Small fortress Theresienstadt
The Small Fortress ( Malá pevnost ) is part of Theresienstadt , which was built from 1780 to 1790 as a fortress by Emperor Josef II .
kuk monarchy
The Small Fortress on the opposite side of the Eger was used as a prison soon after it was built . In addition to numerous military prisoners, the Habsburg Monarchy imprisoned political prisoners here , including the Greek freedom fighter Alexander Ypsilantis , the Hungarian and Czech rebels of the revolution of 1848/49, and the perpetrators of the assassination attempt in Sarajevo ( Gavrilo Princip and others), whose assassination of the Austrian heir to the throne Franz Ferdinand von Austria-Este initiated the First World War .
Gestapo prison
After the destruction of Czechoslovakia was under occupation by Nazi Germany one in June 1940 in the Small Fortress Gestapo - prison furnished.

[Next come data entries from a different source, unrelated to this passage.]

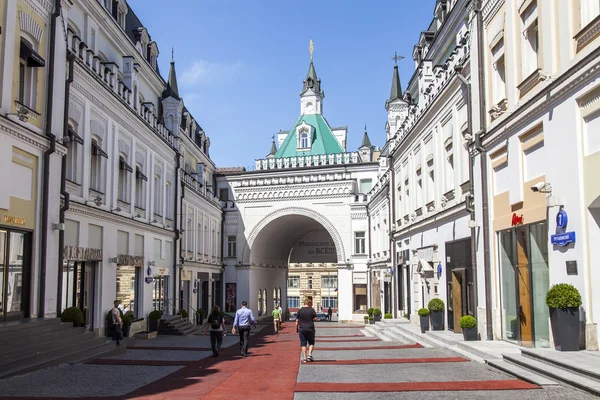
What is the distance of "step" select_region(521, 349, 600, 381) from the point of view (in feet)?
28.6

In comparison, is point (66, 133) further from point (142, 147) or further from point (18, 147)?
point (142, 147)

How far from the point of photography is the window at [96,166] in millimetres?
19750

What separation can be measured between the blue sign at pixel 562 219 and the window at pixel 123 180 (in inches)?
615

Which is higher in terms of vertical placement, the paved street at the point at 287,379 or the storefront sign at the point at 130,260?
the storefront sign at the point at 130,260

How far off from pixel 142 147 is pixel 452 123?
12.6m

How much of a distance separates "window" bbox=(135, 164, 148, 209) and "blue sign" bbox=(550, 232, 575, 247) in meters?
16.9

The Nazis took advantage of the existing infrastructure and "perfected" the place. They made it part of their apparatus of repression and extermination. The prison was administered by the Gestapo office in Prague . In the beginning there were only male prisoners; Only after the successful assassination attempt on Reinhard Heydrich was a women's department set up in June 1942. In 1943, a fourth was added to the three existing prison yards, which was intended for male prisoners.
Between 1940 and 1945 around 27,000 men and 5,000 women were transferred to the Theresienstadt prison by the various Gestapo offices, initially with prisoners from Prague, then from all of Bohemia and from 1944 also from Moravia . Most of the Czechs were held in the Small Fortress until the end of the war , including many people who resisted the Nazi regime. In the last few years also citizens of the Soviet Union , Poland , Yugoslavia and, towards the end of the war, prisoners of war from the ranks of the Allied armies.

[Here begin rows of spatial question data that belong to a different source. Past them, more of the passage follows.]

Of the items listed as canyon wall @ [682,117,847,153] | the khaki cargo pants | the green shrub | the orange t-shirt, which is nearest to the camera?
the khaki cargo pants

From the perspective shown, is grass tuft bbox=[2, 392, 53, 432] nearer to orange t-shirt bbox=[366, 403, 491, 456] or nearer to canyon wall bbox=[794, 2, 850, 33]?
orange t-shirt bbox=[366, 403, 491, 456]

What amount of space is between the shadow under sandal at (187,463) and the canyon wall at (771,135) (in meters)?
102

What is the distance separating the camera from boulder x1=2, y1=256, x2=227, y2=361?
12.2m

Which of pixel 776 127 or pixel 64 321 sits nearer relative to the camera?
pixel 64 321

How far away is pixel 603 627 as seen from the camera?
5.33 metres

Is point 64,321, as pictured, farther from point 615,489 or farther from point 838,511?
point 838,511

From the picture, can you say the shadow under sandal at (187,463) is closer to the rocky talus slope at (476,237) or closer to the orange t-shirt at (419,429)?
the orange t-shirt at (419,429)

About 8,000 of the inmates perished in other camps to which they were deported until the end of the war . 2,500 died in the camp after torture, illness and because of the working and living conditions. 250 inmates were in the fortress itself executed . Among the victims there is also a group of Jews from the Rhineland who arrived on October 4, 1944 - "by mistake" - in the small fortress and not in the "ghetto" in a transport from Cologne . Almost all of them were murdered.

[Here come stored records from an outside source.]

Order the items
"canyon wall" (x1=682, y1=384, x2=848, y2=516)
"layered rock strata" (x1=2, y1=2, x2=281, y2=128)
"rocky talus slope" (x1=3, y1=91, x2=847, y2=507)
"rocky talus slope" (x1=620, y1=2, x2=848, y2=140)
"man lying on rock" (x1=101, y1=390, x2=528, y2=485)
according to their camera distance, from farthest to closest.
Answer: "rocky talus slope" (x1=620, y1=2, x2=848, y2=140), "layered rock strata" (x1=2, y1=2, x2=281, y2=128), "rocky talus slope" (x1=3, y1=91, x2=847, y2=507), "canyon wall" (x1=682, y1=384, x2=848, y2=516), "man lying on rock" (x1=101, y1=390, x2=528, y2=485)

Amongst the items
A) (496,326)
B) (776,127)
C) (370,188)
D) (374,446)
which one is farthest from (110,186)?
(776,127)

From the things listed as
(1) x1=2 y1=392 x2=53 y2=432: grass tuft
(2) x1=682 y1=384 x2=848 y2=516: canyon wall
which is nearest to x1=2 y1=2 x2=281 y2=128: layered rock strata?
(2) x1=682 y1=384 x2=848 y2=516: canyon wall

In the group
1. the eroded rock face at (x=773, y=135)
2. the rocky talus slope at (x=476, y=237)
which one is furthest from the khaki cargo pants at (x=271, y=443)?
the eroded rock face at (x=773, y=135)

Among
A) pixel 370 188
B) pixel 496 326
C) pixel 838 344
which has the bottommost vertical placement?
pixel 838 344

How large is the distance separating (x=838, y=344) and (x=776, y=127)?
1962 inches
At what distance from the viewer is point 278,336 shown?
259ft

Since its establishment , the commandant of the Gestapo prison was SS Hauptsturmführer Heinrich Jöckel , who commanded the 1st company of the SS Guard Battalion in Bohemia and Moravia .
Victim
- Josef Beran (1888–1969), Archbishop of Prague
- Rudolf Karel (1880–1945), Czech composer
- Karel Kosík (1926–2003), philosopher and literary theorist
- Martin Finkelgruen (*? - † December 10, 1942), merchant, "slain" in the small fortress
- Benno Wolf (1871–1943), cave explorer
- Paul Thümmel (1902–1945), double agent
Perpetrator
- Heinrich Jöckel (1898–1946), SS-Hauptsturmführer, commandant, executed in 1946
- Wilhelm Schmidt , deputy commandant, sentenced and executed on November 12, 1946
- Rudolf Burian , overseer, executed in 1946
- Anton Malloth (1912–2002), overseer, sentenced in 2001 to life imprisonment by the Munich Regional Court for the murder of a prisoner .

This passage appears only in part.